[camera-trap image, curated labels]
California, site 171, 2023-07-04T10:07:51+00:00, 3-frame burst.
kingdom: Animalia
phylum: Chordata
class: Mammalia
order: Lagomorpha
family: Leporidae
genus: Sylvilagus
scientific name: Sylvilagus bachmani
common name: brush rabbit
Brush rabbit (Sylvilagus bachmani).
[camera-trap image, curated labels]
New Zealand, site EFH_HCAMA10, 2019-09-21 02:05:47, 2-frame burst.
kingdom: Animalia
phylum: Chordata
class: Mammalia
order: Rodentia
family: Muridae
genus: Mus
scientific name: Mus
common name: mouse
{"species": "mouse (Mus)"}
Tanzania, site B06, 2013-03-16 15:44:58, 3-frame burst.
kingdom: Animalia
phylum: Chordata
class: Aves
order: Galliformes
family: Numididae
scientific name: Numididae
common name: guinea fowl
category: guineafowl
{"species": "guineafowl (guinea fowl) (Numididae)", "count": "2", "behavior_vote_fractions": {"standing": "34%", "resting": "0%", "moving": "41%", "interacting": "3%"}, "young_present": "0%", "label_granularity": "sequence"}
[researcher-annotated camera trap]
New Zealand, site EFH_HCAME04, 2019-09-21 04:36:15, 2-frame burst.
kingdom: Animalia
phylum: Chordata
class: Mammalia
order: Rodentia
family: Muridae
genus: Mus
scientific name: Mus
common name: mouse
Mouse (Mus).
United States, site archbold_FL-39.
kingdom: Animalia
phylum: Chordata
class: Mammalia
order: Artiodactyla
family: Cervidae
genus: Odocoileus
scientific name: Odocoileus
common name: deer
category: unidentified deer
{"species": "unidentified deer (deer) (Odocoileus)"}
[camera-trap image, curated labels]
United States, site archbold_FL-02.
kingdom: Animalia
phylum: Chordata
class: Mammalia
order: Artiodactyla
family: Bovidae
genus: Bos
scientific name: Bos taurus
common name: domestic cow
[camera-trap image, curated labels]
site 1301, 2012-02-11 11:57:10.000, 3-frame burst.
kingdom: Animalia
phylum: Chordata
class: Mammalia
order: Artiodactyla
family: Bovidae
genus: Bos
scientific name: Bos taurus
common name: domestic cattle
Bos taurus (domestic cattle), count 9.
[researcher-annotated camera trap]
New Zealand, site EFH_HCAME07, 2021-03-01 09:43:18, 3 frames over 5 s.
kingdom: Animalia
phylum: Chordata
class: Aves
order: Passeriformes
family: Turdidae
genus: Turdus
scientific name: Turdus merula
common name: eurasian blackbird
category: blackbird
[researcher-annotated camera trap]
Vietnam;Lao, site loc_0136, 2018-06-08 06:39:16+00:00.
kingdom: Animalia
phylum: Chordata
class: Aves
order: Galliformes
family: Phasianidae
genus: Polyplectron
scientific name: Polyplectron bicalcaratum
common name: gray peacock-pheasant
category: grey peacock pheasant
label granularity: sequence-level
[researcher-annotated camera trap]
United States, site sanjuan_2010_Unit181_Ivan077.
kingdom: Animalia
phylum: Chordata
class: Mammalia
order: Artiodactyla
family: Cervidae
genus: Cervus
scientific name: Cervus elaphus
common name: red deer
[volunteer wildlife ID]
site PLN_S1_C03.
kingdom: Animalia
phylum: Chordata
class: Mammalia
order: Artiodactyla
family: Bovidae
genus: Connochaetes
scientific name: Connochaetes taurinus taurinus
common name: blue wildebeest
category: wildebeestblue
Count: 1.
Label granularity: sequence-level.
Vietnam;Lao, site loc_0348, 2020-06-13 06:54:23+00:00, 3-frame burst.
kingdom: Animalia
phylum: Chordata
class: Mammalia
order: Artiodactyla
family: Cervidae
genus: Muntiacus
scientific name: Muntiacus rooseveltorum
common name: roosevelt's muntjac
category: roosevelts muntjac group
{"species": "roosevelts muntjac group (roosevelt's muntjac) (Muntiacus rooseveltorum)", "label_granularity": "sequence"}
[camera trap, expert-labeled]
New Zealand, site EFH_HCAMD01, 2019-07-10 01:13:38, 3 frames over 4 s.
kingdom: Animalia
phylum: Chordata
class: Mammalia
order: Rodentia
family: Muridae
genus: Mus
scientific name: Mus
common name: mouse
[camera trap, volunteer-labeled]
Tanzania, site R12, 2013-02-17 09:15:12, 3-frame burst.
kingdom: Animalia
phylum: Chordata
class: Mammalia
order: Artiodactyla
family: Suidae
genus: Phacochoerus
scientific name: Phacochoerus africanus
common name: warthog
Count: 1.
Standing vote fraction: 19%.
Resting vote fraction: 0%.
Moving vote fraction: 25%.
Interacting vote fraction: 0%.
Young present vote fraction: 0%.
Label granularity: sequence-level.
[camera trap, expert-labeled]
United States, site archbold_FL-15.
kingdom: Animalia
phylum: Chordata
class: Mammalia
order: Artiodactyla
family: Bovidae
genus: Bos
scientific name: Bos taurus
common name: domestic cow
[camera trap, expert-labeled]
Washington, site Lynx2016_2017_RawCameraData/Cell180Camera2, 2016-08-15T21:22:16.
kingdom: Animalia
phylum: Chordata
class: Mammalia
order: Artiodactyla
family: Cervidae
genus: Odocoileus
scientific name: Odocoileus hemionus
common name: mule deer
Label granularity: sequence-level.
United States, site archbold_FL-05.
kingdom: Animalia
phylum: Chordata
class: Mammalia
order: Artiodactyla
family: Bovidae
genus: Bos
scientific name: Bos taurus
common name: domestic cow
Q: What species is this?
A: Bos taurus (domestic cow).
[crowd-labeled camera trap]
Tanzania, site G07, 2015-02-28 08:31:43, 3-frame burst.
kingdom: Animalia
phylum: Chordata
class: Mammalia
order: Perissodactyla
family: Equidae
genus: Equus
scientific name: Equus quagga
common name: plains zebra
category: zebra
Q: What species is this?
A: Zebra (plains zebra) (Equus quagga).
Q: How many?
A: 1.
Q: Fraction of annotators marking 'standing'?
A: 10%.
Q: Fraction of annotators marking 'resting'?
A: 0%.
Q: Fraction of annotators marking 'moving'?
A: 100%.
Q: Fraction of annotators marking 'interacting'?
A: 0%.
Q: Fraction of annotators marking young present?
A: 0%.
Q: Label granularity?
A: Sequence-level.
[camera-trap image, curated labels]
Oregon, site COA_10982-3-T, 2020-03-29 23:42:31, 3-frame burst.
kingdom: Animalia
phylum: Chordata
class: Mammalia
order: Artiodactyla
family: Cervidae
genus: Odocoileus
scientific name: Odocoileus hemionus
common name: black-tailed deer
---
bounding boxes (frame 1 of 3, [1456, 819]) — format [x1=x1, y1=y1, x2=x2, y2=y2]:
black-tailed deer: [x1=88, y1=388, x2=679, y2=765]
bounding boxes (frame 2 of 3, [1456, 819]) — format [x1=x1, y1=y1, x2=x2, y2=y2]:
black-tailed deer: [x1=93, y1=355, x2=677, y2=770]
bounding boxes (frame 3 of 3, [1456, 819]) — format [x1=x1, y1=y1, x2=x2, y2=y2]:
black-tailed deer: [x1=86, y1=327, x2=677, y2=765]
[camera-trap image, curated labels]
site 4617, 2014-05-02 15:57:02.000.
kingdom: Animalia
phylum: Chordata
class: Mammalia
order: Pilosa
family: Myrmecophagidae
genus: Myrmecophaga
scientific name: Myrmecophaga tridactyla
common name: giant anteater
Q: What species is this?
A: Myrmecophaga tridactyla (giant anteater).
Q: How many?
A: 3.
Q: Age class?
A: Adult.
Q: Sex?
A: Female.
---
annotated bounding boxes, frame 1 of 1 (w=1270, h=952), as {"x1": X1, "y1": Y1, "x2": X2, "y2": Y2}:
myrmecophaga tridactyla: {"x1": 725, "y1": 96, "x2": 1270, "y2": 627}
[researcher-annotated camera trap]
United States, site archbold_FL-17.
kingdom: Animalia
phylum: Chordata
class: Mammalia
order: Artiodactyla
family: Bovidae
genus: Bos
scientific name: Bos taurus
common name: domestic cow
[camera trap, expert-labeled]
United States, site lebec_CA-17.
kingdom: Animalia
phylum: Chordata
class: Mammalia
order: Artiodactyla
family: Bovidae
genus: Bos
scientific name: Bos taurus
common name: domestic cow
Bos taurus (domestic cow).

> _Work to complete_: Begin with the top line of the material and go as far as the line with "scientific name: Sylvilagus bachmani". Set down those lines exactly, both ends included, and nothing more.

> _Answer to this problem_:
[camera-trap image, curated labels]
California, site 171, 2023-07-04T10:07:51+00:00, 3-frame burst.
kingdom: Animalia
phylum: Chordata
class: Mammalia
order: Lagomorpha
family: Leporidae
genus: Sylvilagus
scientific name: Sylvilagus bachmani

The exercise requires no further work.